23.07.2020 - 11:14 Uhr
KümmersbruckOberpfalz

Kindergarten St. Raphael Kümmersbruck: Gemeinde speckt bei Kosten ab

Das Ziel von 8,5 Millionen Euro für den Bau des Kindergartens St. Raphael wurde mit 9,5 Millionen Euro deutlich überschritten. Das stieß dem Gemeinderat von Kümmersbruck sauer auf. Jetzt soll an der Inneneinrichtung gespart werden.

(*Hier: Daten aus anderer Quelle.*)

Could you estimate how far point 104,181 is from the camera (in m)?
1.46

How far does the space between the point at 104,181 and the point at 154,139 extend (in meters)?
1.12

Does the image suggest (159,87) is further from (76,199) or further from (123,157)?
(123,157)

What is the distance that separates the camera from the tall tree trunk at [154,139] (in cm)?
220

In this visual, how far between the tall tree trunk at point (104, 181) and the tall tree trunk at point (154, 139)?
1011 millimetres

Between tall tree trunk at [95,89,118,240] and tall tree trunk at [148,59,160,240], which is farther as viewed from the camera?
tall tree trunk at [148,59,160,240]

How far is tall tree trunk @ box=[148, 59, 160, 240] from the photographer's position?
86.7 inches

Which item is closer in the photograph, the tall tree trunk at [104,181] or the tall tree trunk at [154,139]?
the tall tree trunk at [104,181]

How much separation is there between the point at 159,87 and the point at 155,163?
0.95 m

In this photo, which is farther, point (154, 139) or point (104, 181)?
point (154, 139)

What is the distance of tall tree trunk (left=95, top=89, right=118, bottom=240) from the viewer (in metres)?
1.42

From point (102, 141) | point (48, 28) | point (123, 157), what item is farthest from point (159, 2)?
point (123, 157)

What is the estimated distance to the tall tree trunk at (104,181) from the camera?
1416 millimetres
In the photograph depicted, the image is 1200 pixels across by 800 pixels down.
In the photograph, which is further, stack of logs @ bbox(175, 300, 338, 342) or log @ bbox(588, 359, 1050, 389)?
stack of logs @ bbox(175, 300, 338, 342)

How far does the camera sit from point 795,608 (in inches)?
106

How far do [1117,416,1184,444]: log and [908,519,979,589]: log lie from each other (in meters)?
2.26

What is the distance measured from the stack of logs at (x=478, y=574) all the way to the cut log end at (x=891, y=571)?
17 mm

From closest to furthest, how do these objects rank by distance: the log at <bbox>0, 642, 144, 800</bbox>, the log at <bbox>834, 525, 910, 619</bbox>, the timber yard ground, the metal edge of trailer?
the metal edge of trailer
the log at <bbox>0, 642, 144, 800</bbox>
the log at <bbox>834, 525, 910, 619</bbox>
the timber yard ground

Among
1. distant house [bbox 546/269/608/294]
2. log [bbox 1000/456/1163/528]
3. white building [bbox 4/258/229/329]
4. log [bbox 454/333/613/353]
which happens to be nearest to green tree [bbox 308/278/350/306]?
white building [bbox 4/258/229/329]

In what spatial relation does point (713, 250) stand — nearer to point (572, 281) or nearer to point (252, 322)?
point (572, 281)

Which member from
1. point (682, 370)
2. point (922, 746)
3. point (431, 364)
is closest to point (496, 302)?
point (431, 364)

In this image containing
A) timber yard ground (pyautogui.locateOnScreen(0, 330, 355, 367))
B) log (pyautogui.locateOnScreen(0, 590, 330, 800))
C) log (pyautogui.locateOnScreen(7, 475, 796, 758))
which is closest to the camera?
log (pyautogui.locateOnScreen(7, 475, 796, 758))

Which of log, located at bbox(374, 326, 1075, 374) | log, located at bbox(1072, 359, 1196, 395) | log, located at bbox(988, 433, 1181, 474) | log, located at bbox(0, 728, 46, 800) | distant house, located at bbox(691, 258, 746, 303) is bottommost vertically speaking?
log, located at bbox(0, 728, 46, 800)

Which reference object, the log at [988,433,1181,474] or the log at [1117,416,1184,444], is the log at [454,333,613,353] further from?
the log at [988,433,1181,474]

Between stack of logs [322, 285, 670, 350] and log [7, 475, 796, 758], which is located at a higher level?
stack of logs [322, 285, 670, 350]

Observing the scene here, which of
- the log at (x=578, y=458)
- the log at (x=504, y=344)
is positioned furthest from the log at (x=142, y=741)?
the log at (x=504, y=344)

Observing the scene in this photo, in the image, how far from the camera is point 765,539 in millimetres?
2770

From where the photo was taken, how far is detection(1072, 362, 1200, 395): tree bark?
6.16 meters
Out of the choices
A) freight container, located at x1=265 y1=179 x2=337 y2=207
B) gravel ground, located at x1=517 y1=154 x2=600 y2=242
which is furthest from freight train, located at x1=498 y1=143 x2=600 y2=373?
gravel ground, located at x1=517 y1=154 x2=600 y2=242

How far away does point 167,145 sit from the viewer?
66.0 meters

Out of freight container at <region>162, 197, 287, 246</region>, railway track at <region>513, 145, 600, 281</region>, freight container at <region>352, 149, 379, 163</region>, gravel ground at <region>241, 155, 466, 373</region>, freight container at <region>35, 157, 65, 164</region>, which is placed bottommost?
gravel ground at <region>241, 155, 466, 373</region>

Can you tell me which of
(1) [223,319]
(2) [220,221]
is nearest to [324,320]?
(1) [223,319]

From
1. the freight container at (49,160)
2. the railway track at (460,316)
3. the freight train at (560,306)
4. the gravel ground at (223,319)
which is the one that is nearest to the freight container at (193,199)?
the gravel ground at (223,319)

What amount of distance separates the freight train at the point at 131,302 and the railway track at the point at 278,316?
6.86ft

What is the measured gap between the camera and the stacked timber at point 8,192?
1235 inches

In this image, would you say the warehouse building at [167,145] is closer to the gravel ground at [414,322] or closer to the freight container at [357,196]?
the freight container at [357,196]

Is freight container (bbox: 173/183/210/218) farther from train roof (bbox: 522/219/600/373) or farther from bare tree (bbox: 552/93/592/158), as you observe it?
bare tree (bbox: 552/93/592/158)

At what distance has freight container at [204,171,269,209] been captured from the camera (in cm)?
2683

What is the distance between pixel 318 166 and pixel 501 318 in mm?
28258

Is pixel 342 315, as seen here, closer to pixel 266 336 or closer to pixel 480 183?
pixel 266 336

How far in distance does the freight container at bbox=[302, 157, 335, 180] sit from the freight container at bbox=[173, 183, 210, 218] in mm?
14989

Der Kindergarten St. Raphael an der Köferinger Straße in Kümmersbruck wird teuerer als gedacht.
von Klaus HöglProfil

Stadtplaner Bernd Stadelmann aus Nürnberg erläuterte im Kümmersbrucker Gemeinderat die Pläne für den Kindergarten St. Raphael. Mit 9,5 Millionen Euro wurden die veranschlagten Kosten um eine Million Euro überschritten. Die Räte forderten Einsparungen. Diese wurden in einer Sondersitzung vorgestellt. Insbesondere bei der Inneneinrichtung könnte man 430 000 Euro weniger verbrauchen. Die Freifläche selbst sei so unwegsam, dass dort keine weiteren Einsparungen möglich seien. "Die Geländemodellierung ist eine gewaltige Aufgabe", erläuterte Stadtplaner Stadelmann. Wenn auch mit Bauchschmerzen: Immerhin hat der Gemeinderat (mit einer Gegenstimme) in einem Grundsatzbeschluss (darin enthalten ist der Abbruch des alten Gebäudes) grünes Licht gegeben. Nun kann die Verwaltung Fördermittel bei der Regierung beantragen, deren Höhe sich möglicherweise auf 40 bis 50 Prozent belaufen. Derzeit gäbe es noch keine belastbaren Zahlen, bekundete Bürgermeister Roland Strehl. Einige Gemeinderäte haben wohl "mit der Faust in der Tasche" zugestimmt, das hat die Diskussion ganz deutlich gezeigt.

Ende 2022 wird es dann den katholischen Kindergarten St. Raphael in seiner jetzigen Form wohl nicht mehr geben. Peter Karzmarczyk (SPD): "Die Kirche hat sich aus dem Staub gemacht, und die Gemeinde kann schauen wo sie die Gelder herbringt". Martin Meiers (CSU) Frage, ob es monetär noch weitere Überraschungen geben könnte, wurde von den Planern nicht gänzlich ausgeschlossen: "Es kann in beide Richtungen gehen, wird sind immer noch in der Vorplanung, das kann man im Detail dann erst sagen wenn es in die nächste Phase geht".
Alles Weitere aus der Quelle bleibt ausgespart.